“Fight him down in your own heart, then, dear,” Mrs. Trevennack said, gently. “Remember, we all may fall. Lucifer did—and he was once an archangel. Fight him down in your own heart when he suggests hateful thoughts to you. For I know what you felt when it came over you instinctively that that young man had done it. You wanted to fly straight at his throat, dear Michael—you wanted to fly at his throat, and fling him over the precipice.”

“I did,” Trevennack answered, making no pretense of denial. “But for Cleer’s sake I refrained. And for Cleer’s sake, if you wish it, I’ll try to forgive him.”

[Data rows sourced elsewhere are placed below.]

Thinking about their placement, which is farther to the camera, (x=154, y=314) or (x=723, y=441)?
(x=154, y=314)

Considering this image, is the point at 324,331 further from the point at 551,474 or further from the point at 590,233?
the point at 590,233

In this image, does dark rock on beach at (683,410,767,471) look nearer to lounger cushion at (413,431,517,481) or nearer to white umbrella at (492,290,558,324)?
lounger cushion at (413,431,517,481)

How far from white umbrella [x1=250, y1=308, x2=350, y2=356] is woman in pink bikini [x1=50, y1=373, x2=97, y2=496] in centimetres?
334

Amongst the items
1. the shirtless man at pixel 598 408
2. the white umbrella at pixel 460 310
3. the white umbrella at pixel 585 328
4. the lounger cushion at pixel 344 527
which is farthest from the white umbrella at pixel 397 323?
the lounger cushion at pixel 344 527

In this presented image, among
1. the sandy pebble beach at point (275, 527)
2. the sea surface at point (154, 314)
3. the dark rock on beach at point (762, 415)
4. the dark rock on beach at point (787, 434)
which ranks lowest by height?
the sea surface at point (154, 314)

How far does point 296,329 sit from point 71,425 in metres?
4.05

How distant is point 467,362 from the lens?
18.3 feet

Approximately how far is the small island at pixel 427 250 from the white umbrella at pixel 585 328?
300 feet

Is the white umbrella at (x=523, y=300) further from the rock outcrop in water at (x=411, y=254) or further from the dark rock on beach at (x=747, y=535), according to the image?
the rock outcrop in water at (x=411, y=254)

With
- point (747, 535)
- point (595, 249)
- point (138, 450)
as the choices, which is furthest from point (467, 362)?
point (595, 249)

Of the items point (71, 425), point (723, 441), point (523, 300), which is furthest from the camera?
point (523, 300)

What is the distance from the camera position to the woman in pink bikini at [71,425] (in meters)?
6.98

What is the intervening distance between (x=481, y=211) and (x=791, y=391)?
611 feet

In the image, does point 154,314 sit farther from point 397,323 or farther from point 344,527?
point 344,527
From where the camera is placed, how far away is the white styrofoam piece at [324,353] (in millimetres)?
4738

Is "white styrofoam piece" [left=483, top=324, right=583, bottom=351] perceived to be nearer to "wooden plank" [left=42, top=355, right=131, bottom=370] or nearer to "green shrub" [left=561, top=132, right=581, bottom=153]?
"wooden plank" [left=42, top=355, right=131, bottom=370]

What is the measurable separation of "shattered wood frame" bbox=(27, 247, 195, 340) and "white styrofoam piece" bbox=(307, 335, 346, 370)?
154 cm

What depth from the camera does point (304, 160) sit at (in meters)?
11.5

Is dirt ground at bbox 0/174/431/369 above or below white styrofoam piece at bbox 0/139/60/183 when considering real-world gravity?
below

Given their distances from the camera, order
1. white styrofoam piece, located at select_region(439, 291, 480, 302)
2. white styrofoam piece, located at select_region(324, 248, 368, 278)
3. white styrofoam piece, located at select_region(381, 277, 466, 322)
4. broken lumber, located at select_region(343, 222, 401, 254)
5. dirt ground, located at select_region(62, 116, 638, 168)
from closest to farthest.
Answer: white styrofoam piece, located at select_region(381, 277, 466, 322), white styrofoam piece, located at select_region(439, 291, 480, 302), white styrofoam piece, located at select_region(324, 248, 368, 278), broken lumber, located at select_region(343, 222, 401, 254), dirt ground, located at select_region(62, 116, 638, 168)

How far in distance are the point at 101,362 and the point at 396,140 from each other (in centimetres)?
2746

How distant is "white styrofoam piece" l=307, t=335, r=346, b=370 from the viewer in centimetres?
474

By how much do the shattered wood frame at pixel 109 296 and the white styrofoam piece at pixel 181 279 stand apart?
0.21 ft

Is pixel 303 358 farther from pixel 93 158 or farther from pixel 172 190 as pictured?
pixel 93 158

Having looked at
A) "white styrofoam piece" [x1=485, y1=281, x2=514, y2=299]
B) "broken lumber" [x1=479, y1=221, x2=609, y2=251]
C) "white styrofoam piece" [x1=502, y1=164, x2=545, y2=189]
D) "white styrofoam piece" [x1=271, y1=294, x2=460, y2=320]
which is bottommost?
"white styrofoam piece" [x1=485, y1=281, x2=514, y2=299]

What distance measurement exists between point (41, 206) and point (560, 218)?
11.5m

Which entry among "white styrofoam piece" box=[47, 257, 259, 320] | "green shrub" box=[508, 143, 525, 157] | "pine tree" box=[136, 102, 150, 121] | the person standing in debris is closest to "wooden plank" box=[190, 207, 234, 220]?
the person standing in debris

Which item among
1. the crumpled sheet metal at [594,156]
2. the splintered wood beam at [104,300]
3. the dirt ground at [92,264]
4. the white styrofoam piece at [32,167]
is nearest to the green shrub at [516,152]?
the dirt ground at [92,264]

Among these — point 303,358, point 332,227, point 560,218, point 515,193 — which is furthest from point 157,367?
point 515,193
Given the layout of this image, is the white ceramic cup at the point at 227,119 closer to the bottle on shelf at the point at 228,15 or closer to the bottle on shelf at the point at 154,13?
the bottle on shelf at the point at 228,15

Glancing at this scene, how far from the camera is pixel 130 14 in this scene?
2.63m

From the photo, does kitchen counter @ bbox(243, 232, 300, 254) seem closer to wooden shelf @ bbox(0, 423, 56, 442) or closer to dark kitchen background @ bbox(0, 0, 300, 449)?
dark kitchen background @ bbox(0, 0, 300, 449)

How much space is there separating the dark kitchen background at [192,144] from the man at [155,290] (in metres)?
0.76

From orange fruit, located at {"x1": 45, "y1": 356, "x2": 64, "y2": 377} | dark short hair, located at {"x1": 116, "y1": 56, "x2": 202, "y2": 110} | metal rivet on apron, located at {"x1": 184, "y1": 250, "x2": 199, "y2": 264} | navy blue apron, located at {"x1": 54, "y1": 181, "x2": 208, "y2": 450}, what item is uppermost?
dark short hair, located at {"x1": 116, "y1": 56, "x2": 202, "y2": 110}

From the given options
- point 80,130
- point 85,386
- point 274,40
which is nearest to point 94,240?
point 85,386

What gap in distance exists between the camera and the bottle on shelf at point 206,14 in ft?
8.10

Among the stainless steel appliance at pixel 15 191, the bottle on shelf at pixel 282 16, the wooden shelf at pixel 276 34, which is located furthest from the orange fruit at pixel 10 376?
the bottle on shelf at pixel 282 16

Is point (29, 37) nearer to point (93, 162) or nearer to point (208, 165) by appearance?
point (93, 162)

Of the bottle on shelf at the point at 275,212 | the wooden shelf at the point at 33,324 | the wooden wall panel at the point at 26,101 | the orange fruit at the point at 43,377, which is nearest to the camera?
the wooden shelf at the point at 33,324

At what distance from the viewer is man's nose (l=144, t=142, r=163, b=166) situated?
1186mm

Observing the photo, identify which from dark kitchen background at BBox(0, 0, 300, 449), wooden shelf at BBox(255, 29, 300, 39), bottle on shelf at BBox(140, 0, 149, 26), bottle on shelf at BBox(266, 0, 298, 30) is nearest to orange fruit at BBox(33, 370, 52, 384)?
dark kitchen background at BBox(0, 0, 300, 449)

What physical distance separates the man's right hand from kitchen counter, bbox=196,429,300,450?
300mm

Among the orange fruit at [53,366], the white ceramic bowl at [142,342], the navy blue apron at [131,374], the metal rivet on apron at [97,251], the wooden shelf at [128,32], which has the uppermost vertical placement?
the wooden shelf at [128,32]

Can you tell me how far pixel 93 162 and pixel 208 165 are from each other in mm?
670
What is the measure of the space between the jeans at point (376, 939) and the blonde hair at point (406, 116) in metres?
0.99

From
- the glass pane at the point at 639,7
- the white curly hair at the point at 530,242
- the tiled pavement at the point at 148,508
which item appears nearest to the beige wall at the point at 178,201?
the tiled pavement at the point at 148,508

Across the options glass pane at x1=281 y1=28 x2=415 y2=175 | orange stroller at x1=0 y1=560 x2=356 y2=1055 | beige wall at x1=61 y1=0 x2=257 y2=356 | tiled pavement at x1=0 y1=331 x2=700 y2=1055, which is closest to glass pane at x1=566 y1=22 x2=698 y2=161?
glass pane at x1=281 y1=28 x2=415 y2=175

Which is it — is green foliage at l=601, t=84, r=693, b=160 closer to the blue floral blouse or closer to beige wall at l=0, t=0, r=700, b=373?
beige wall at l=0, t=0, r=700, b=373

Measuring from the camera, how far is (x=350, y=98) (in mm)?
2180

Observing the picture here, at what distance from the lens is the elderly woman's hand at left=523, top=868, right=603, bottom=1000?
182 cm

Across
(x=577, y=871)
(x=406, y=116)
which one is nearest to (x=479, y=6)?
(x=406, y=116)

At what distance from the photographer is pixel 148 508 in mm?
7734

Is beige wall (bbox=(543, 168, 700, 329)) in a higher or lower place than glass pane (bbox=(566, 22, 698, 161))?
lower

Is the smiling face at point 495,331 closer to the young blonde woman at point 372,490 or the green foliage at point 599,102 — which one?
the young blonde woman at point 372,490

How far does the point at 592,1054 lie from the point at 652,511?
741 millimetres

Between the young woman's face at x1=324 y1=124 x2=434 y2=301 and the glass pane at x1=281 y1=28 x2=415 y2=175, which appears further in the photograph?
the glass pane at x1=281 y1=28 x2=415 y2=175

Mrs. Trevennack pressed his hand. Tears stood in her dim eyes. She, too, had a terrible battle to fight all the days of her life, and she fought it valiantly. “Michael,” she said, with an effort, “try to avoid that young man. Try to avoid him, I implore you. Don’t go near him in the future. If you see him too often, I’m afraid what the result for you both may be. You control yourself wonderfully, dear; you control yourself, I know; and I’m grateful to you for it. But if you see too much of him, I dread an outbreak. It may get the better of you. And then—think of Cleer! Avoid him! Avoid him!”

For only that silver-headed woman of all people on earth knew the terrible truth, that Michael Trevennack’s was a hopeless case of suppressed insanity. Well suppressed, indeed, and kept firmly in check for his daughter’s sake, and by his brave wife’s aid; but insanity, none the less, of the profoundest monomaniacal pattern, for all that. All day long, and every day, in his dealings with the outer world, he kept down his monomania. An able and trusted government servant, he never allowed it for one moment to interfere with his public duties. To his wife alone he let out what he thought the inmost and deepest secret of his real existence—that he was the Archangel Michael. To no one else did he ever allow a glimpse of the truth, as he thought it, to appear. He knew the world would call it madness; and he didn’t wish the stigma of inherited insanity to cling to his Cleer.

Not even Cleer herself for a moment suspected it.

Trevennack was wise enough and cunning enough, as madmen often are, to keep his own counsel, for good and sufficient reason.


CHAPTER VI. — PURE ACCIDENT.

During the next week or so, as chance would have it, Cleer Trevennack fell in more than once on her walks with Eustace Le Neve and Walter Tyrrel. They had picked up acquaintance in an irregular way, to be sure; but Cleer hadn’t happened to be close by when her father uttered those strange words to his wife, “It was he who did it; it was he who killed our boy”; nor did she notice particularly the marked abruptness of Tyrrel’s departure on that unfortunate occasion. So she had no such objection to meeting the two young men as Trevennack himself not unnaturally displayed; she regarded his evident avoidance of Walter Tyrrel as merely one of “Papa’s fancies.” To Cleer, Papa’s fancies were mysterious but very familiar entities; and Tyrrel and Le Neve were simply two interesting and intelligent young men—the squire of the village and a friend on a visit to him. Indeed, to be quite confidential, it was the visitor who occupied the larger share of Cleer’s attention. He was so good-looking and so nice. His open face and pink and white complexion had attracted her fancy from the very first; and the more she saw of him the more she liked him.